With CAR T cell therapy, a patient’s own immune cells are genetically modified and inserted back into the body to find and kill cancer. This form of immunotherapy has already revolutionized some cancer treatments, but once the CAR T cells are inside a patient, where do they go? How do doctors know that they have successfully reached their target and that they are continuing to fight disease weeks, months, or even years later?
Scientists have now discovered a new way to track CAR T cells in the body, according to a study led by researchers in the Perelman School of Medicine. The researchers genetically engineered CAR T cells with molecular tags, which they were able to monitor in an animal model using position emission tomography imaging. The results were published in the journal Molecular Therapy.

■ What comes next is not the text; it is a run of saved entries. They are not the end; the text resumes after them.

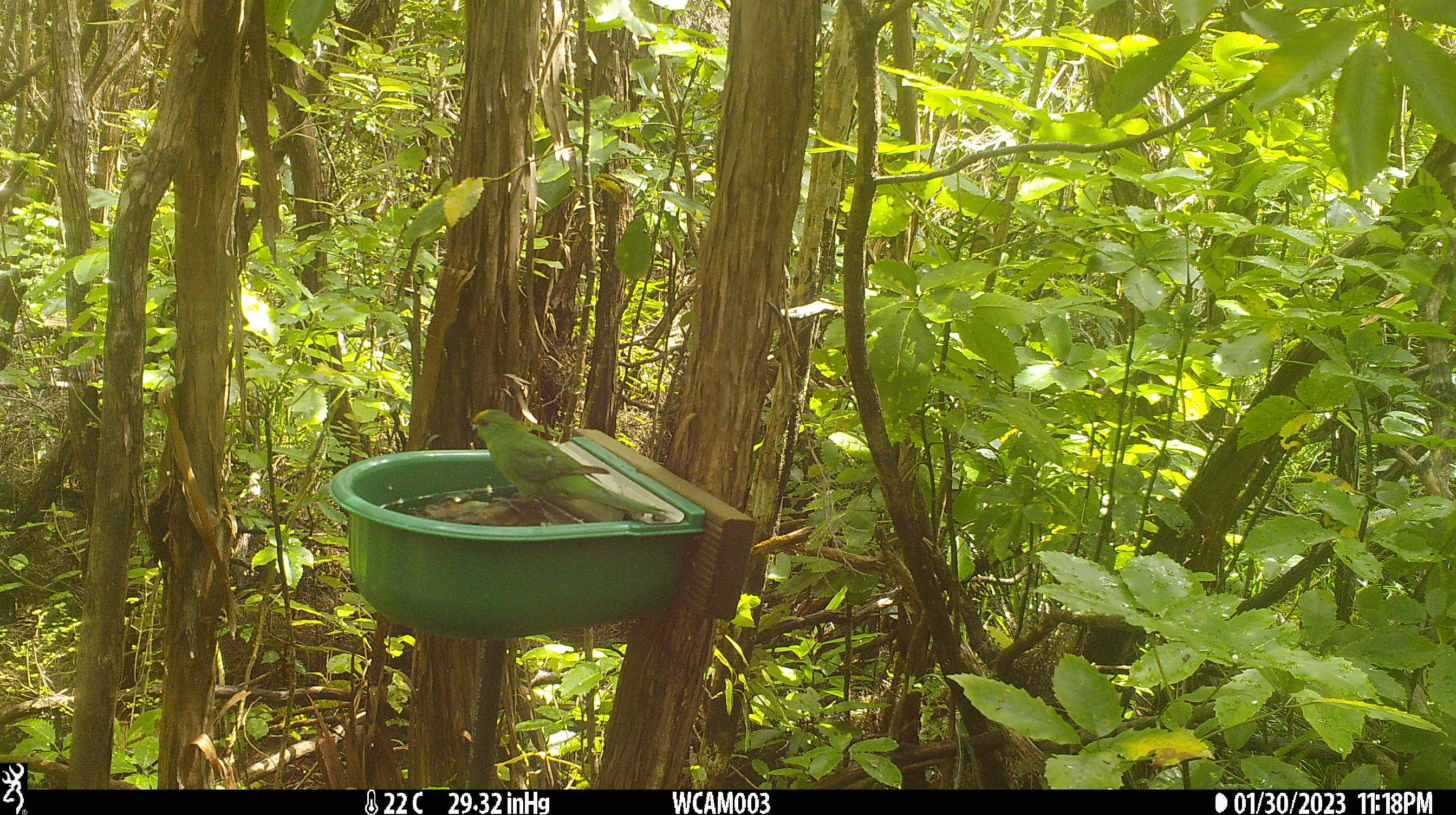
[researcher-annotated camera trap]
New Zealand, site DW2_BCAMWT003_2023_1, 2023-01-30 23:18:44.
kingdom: Animalia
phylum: Chordata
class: Aves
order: Psittaciformes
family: Psittaculidae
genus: Cyanoramphus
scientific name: Cyanoramphus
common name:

“Currently, the only way to know whether a gene or cell therapy is still present in the body is to regularly biopsy tumors or draw blood, which offer very crude measurements of the therapy. With our technology, clinicians would be able to see, quantitatively, the number and location of CAR T cells that have lasted in the body over time, which is an indicator of the therapy’s durability and potential efficacy,” says Mark Sellmyer, an assistant professor of radiology. “Imaging CAR T cells also will allow researchers to more easily test and modify therapies for many different types of disease in the research setting.”
Sellmyer co-led the study with Michael Farwell, an assistant professor of radiology, Michael Milone, an associate professor of pathology and laboratory medicine, and Sarah Richman, an attending physician at Children’s Hospital of Philadelphia.